WHAT THE TASK ASKS
How many lines in the entries below contain the string "centimetres"? Reply with the number alone.

SUPPLIED DATA
───

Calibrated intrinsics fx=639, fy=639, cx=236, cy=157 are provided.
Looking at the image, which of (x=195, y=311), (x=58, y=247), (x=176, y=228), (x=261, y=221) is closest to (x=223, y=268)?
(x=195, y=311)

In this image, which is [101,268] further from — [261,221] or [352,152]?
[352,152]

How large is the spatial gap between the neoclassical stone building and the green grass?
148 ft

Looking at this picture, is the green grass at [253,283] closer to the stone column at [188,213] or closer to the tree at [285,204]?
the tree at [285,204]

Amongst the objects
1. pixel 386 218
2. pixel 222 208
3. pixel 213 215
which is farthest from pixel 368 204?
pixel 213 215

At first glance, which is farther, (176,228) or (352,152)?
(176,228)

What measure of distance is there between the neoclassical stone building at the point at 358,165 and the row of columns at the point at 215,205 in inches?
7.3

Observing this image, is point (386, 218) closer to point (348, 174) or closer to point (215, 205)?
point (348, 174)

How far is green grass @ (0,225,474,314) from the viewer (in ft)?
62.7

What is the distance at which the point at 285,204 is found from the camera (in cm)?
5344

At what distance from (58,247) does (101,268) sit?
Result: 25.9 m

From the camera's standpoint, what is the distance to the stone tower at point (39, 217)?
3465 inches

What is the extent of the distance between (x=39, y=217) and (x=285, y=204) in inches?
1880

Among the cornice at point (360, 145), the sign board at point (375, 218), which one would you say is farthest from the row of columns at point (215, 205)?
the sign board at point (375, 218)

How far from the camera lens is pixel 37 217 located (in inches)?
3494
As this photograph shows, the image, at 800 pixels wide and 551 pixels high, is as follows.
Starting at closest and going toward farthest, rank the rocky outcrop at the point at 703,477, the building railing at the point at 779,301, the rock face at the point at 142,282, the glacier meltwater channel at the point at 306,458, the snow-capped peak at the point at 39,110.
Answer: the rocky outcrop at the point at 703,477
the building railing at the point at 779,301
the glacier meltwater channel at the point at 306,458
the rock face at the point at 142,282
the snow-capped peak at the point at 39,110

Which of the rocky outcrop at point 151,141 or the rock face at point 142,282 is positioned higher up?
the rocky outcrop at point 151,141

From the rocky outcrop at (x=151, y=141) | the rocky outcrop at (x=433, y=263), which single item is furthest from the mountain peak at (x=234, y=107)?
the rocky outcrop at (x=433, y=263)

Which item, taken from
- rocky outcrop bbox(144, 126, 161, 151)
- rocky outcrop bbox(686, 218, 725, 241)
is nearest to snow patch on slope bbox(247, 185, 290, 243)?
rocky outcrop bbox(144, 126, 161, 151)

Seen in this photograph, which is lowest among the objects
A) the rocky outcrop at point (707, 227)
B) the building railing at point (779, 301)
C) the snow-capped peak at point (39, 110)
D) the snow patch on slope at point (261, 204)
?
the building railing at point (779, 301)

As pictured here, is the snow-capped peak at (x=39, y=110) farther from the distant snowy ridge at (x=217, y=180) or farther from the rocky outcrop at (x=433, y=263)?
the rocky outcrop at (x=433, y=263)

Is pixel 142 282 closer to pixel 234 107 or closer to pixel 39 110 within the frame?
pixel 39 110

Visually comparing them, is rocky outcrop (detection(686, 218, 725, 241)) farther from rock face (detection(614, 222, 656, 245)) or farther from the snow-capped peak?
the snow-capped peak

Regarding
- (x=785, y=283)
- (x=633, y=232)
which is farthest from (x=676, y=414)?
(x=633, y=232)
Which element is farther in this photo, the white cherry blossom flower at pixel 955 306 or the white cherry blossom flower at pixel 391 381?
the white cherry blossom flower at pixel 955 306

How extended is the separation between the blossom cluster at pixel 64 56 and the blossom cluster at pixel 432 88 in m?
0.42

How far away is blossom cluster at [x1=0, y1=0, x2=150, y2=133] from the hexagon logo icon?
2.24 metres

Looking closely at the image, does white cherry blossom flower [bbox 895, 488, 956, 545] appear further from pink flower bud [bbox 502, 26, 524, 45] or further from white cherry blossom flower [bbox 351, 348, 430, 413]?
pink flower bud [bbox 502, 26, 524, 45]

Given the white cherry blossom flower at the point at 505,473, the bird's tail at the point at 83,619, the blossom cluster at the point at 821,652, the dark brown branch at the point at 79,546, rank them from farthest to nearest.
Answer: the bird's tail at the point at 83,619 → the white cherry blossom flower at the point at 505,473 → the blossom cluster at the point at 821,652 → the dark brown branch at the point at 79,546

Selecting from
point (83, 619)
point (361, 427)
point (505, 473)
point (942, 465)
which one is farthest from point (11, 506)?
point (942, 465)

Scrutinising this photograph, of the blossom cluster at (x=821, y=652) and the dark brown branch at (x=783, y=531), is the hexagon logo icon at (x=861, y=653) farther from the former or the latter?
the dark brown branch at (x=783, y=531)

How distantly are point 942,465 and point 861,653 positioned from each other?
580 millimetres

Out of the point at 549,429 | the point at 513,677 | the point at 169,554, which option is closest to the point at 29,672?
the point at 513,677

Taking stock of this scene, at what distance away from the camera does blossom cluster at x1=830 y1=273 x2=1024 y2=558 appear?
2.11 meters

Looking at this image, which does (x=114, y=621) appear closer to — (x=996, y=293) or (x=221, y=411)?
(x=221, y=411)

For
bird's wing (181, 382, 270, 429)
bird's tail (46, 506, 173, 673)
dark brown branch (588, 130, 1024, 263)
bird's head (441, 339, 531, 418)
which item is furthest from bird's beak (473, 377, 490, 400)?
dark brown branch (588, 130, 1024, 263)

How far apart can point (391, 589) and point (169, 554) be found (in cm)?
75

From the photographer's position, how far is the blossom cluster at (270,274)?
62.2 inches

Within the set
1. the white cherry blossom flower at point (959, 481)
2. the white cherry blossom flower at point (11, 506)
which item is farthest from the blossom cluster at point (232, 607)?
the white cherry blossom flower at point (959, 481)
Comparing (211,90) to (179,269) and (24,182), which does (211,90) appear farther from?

───

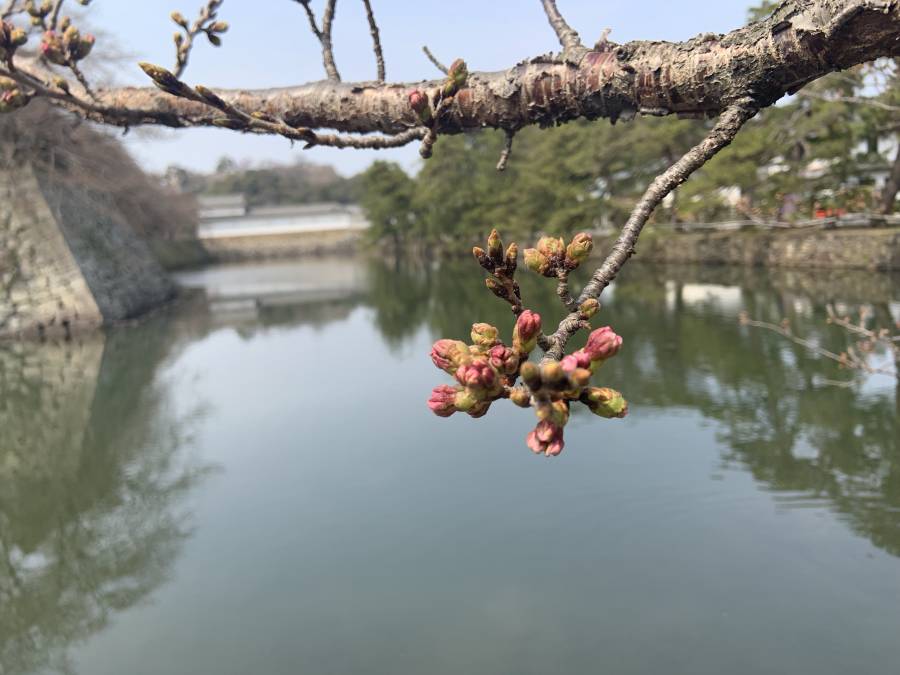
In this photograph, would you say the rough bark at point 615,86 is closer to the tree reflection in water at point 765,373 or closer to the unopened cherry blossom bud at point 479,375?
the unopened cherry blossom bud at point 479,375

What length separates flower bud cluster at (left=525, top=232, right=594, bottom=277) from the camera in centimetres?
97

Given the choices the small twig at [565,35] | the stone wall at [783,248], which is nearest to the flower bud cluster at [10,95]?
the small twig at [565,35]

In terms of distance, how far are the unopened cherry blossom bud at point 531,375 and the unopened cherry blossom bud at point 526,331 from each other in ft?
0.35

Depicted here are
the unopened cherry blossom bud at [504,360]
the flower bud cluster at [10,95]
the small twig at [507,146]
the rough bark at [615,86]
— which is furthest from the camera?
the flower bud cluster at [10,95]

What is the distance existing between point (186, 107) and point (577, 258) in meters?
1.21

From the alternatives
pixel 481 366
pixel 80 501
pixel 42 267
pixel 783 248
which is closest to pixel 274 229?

───

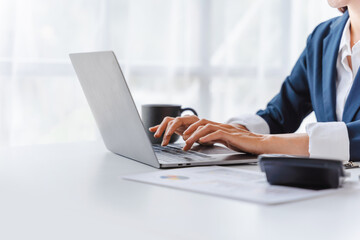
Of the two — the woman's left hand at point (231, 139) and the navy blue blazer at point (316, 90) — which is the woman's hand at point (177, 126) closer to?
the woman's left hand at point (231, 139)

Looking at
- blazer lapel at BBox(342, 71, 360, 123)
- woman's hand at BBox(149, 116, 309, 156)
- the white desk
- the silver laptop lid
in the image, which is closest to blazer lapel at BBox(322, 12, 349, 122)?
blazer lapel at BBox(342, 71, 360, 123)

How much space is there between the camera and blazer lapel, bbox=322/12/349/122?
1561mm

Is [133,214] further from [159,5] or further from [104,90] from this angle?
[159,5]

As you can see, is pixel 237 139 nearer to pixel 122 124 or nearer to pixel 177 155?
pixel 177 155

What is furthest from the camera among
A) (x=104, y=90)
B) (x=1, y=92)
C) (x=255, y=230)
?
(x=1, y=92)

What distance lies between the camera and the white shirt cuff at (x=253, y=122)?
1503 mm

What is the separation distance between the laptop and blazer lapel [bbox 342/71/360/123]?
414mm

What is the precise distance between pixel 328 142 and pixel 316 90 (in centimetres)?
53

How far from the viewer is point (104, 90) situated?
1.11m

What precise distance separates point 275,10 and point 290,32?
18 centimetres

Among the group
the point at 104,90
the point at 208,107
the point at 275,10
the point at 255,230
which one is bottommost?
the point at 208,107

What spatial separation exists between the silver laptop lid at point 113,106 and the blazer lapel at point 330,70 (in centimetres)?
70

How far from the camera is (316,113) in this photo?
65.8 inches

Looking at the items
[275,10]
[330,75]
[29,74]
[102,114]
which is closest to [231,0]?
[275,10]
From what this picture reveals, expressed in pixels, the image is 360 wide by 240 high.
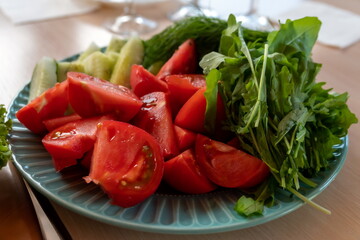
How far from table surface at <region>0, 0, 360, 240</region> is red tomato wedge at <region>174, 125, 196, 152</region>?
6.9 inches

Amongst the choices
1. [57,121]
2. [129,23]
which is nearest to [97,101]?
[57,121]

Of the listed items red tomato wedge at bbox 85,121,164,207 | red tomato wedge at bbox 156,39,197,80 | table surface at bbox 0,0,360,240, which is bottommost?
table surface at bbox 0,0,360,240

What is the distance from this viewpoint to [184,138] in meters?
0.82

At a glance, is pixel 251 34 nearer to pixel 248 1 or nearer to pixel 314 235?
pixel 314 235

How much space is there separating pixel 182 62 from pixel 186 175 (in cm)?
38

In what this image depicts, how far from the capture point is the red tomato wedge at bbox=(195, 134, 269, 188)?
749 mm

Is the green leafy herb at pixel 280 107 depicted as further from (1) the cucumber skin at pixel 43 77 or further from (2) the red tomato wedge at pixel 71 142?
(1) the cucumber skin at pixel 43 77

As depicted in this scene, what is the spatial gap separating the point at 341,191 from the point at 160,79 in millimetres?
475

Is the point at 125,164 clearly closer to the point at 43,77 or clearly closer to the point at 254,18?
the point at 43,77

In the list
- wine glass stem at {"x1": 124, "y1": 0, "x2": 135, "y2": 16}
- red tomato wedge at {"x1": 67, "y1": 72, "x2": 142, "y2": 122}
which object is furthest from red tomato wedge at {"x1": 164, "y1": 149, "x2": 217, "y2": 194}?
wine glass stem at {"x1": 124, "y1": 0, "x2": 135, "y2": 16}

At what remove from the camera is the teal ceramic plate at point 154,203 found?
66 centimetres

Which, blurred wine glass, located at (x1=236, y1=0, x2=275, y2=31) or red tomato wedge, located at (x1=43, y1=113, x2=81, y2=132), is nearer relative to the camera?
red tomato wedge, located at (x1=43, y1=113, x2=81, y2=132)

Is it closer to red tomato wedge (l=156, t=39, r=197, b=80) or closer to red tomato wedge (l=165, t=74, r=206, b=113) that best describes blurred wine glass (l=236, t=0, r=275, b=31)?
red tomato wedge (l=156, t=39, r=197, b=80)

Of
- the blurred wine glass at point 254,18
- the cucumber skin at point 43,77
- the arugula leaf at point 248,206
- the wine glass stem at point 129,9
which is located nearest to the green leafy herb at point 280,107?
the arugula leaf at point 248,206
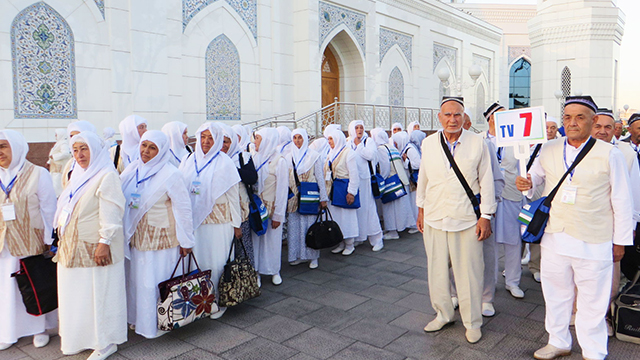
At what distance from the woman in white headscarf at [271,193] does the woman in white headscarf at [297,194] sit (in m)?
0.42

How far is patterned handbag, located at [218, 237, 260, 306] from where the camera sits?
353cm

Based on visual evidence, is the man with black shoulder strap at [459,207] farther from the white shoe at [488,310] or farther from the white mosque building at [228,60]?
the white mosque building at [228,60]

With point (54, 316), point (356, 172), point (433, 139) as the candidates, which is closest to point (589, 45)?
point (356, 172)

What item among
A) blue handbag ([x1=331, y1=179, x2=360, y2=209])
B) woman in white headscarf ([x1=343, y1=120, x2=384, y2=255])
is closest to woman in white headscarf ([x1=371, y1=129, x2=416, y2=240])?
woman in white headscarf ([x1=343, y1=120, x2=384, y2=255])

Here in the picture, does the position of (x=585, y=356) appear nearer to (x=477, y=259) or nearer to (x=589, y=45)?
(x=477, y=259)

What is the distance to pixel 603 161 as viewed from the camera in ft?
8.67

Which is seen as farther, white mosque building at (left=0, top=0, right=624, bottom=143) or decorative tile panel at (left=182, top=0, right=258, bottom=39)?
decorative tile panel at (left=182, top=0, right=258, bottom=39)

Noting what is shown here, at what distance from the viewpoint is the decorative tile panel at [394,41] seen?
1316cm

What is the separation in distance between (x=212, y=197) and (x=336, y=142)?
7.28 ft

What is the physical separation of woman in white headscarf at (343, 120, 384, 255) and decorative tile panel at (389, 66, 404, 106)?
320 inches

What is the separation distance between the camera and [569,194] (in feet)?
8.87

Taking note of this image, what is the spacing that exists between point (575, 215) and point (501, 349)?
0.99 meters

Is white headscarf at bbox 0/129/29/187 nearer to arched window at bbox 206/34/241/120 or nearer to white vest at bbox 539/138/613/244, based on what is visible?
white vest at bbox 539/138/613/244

───

FULL OUTPUT
5